AIM OF THE EXERCISE:
Every record below must come back exactly as written, with the images dropped.

-- PROVIDED RECORDS follows --

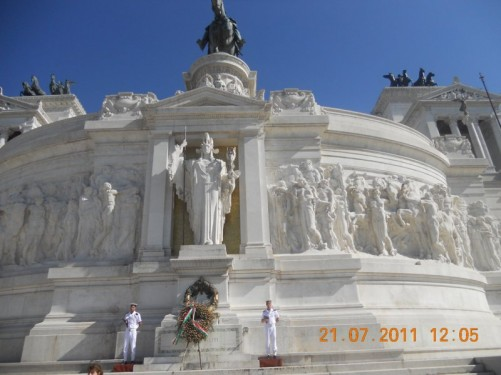 Sentries of honour at the Victor Emmanuel II Monument.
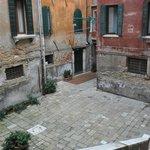 Ca' Amadi Courtyard
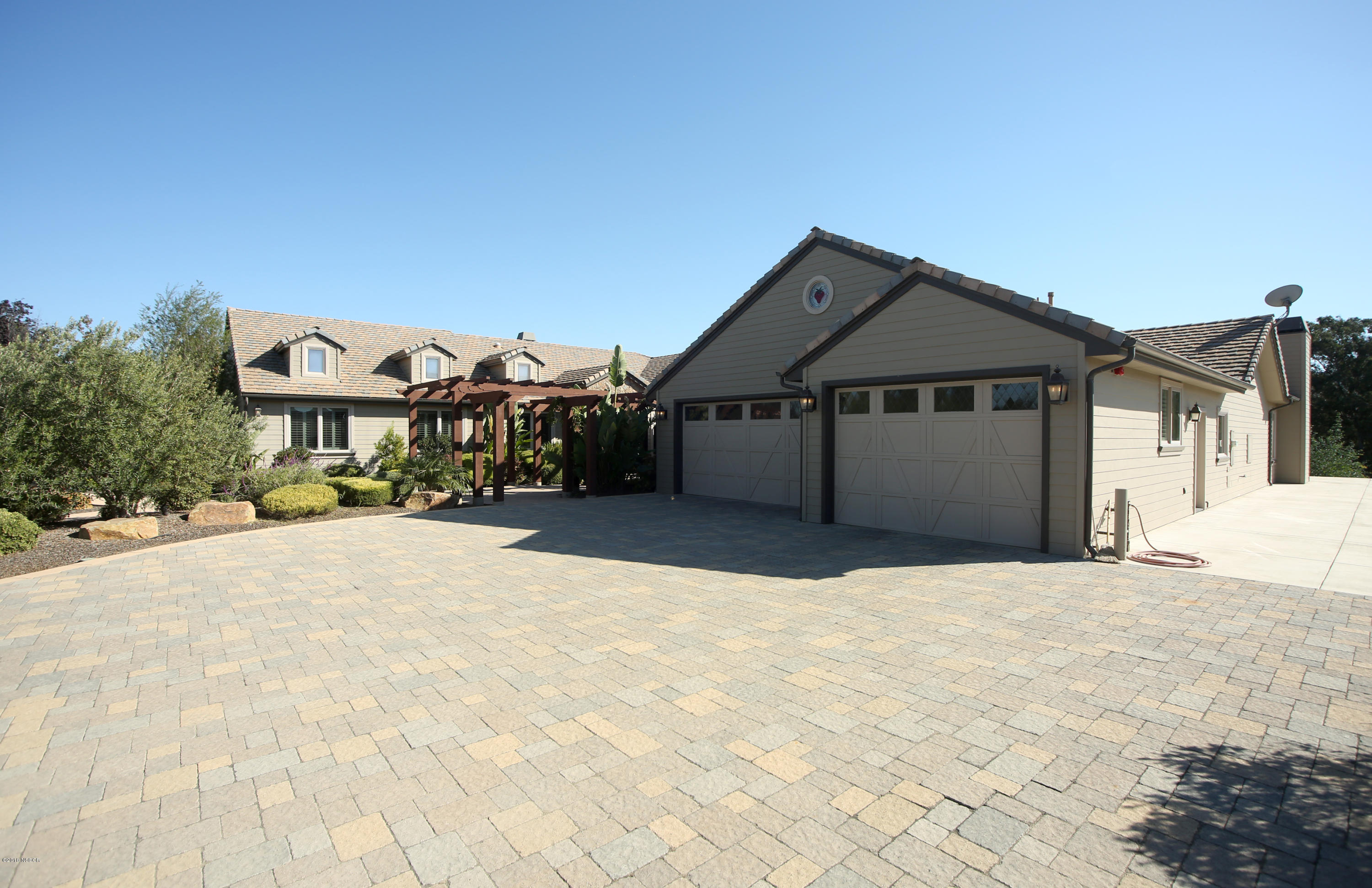 1786  Oakbrook Lane, Santa Maria, California 5 Bedroom as one of Homes & Land Real Estate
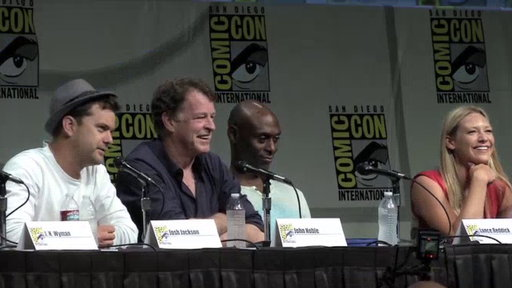 S4E0 Fringe Panel at Comic Con, Part 1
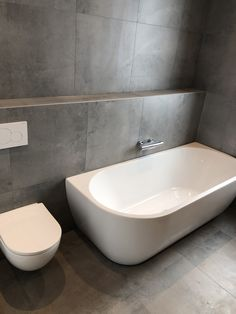 Bathroom Goals, Bathroom Design Luxury, Minimalist Bathroom, Washroom, Guest Bath, Toilet, New Homes, Bathtub, House Design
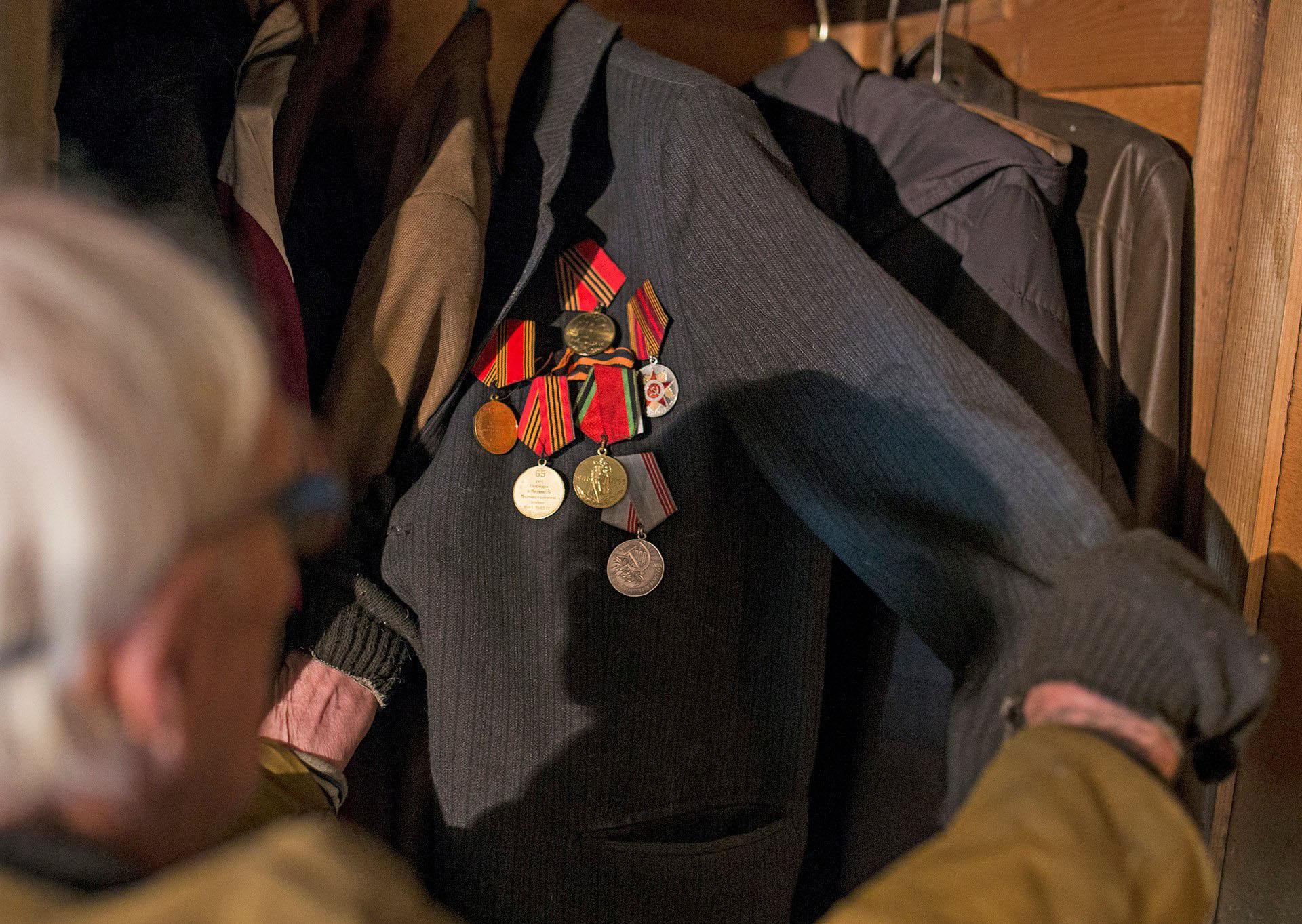 Дедушка показал медали, которые бережно хранит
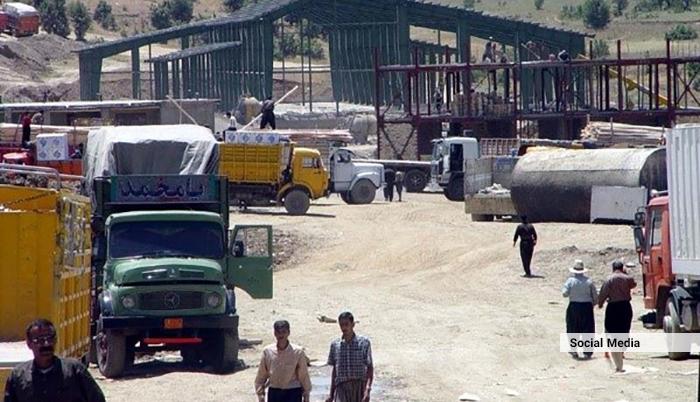 قاچاق کالا از ایران به افغانستان؛ بازارچههای مرزی غیرقانونی و دردسرهای وزارت مالیه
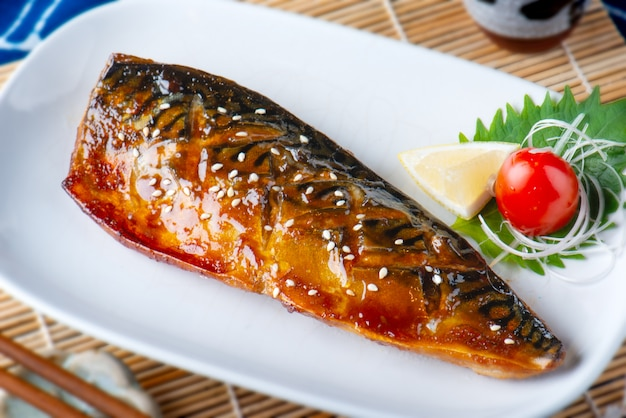 Saba fish grilled with sauce.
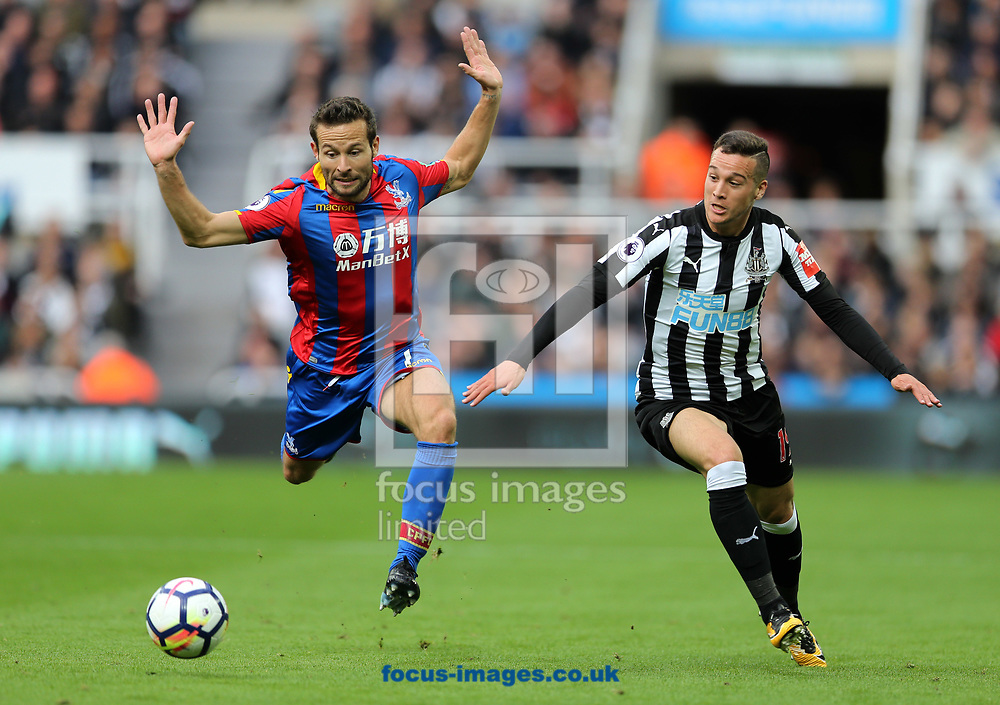 Javi Manquillo (r) of Newcastle United and Yohan Cabaye of Crystal Palace during the Premier League match at St. James's Park, Newcastle<br /> Picture by Simon Moore/Focus Images Ltd 07807 671782<br /> 21/10/2017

-- PROVIDED RECORDS concluded --

EXERCISE OUTPUT:
 Sentries of honour at the Victor Emmanuel II Monument.
 Ca' Amadi Courtyard
 1786  Oakbrook Lane, Santa Maria, California 5 Bedroom as one of Homes & Land Real Estate
 S4E0 Fringe Panel at Comic Con, Part 1
 Bathroom Goals, Bathroom Design Luxury, Minimalist Bathroom, Washroom, Guest Bath, Toilet, New Homes, Bathtub, House Design
 Дедушка показал медали, которые бережно хранит
 قاچاق کالا از ایران به افغانستان؛ بازارچههای مرزی غیرقانونی و دردسرهای وزارت مالیه
 Saba fish grilled with sauce.
 Javi Manquillo (r) of Newcastle United and Yohan Cabaye of Crystal Palace during the Premier League match at St. James's Park, Newcastle<br /> Picture by Simon Moore/Focus Images Ltd 07807 671782<br /> 21/10/2017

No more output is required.